### SUPPLIED TEXT
[START]

Artist and Propagandist

Leni Riefenstahl is the most contested figure in the history of cinema. Her two major documentary films — Triumph of the Will (1935), recording the 1934 Nuremberg Rally, and Olympia (1938), documenting the Berlin Olympics — are technically extraordinary works that transformed the language of documentary filmmaking. They are also among the most effective propaganda films ever made, produced in service of a regime engaged in the systematic persecution of Jews and the preparation of a war of conquest. The question of how to hold these two facts simultaneously — and what the relationship between them tells us about art, politics, and responsibility — has occupied critics, historians, and filmmakers for eight decades.

[END]

### SUPPLIED INFORMATION
[START]

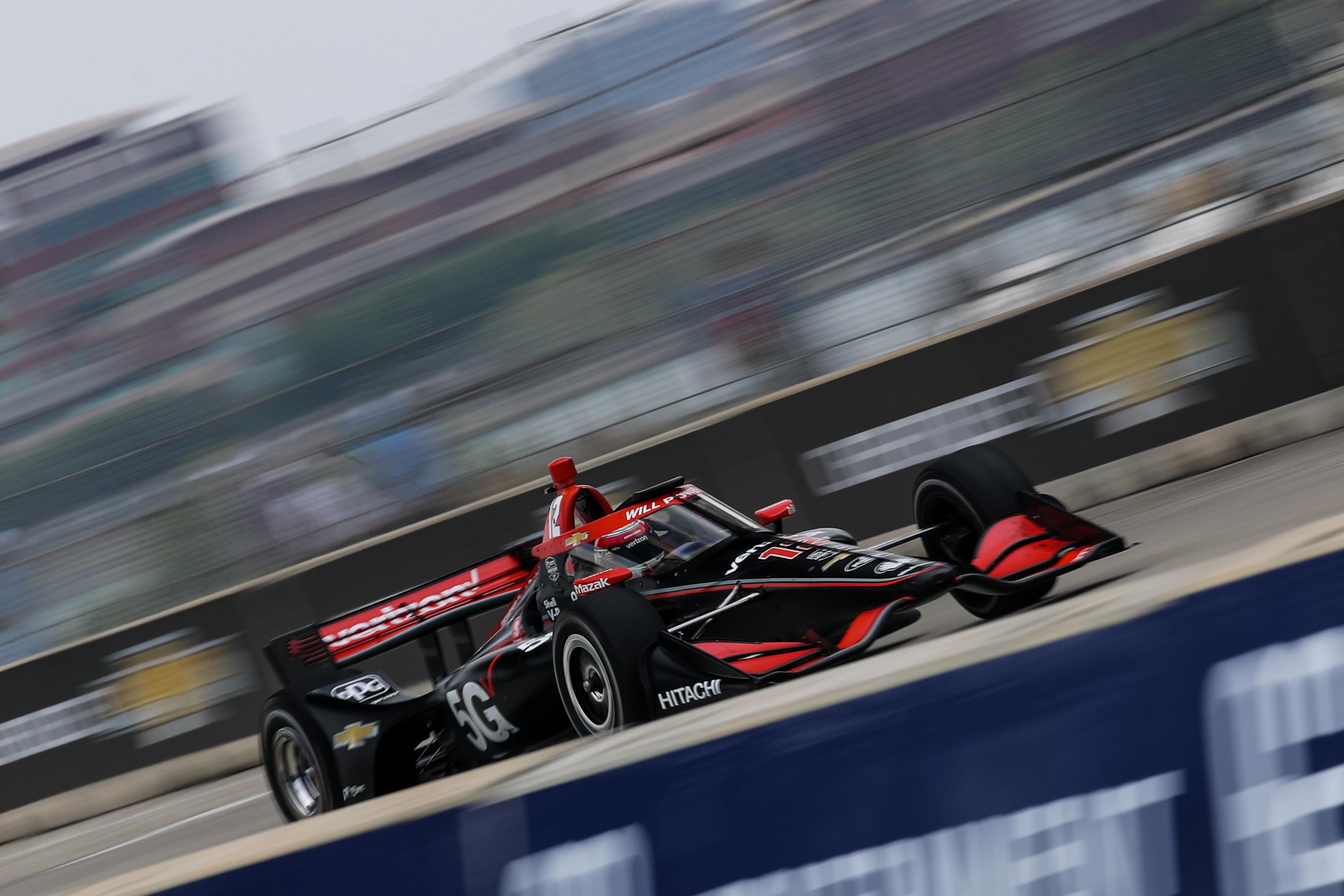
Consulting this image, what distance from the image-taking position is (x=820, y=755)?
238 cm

[END]
[START]

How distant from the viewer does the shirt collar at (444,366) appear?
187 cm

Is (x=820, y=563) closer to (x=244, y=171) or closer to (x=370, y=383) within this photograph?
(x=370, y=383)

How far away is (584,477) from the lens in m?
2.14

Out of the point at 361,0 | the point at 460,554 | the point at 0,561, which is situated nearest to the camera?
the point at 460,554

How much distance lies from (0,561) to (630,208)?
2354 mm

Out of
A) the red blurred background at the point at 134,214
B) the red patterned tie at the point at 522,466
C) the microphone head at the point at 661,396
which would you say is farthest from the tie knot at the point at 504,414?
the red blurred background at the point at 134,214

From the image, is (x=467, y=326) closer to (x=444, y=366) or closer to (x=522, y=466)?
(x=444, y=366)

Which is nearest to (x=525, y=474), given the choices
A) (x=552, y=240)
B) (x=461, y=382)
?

[END]

### GOAL OF THE EXERCISE
Please say whether each statement agrees with the passage on Leni Riefenstahl, answering yes or no and quoting the deciding words: (a) Triumph of the Will recorded the 1936 Nuremberg Rally. (b) Olympia documented the Berlin Olympics. (c) Critics, historians, and filmmakers have been occupied with the question for eight decades. Neither block of lines plays any part in this.

### ANSWER FOR THE TASK
(a) No: "recording the 1934 Nuremberg Rally"
(b) Yes: "Olympia (1938), documenting the Berlin Olympics"
(c) Yes: "has occupied critics, historians, and filmmakers for eight decades"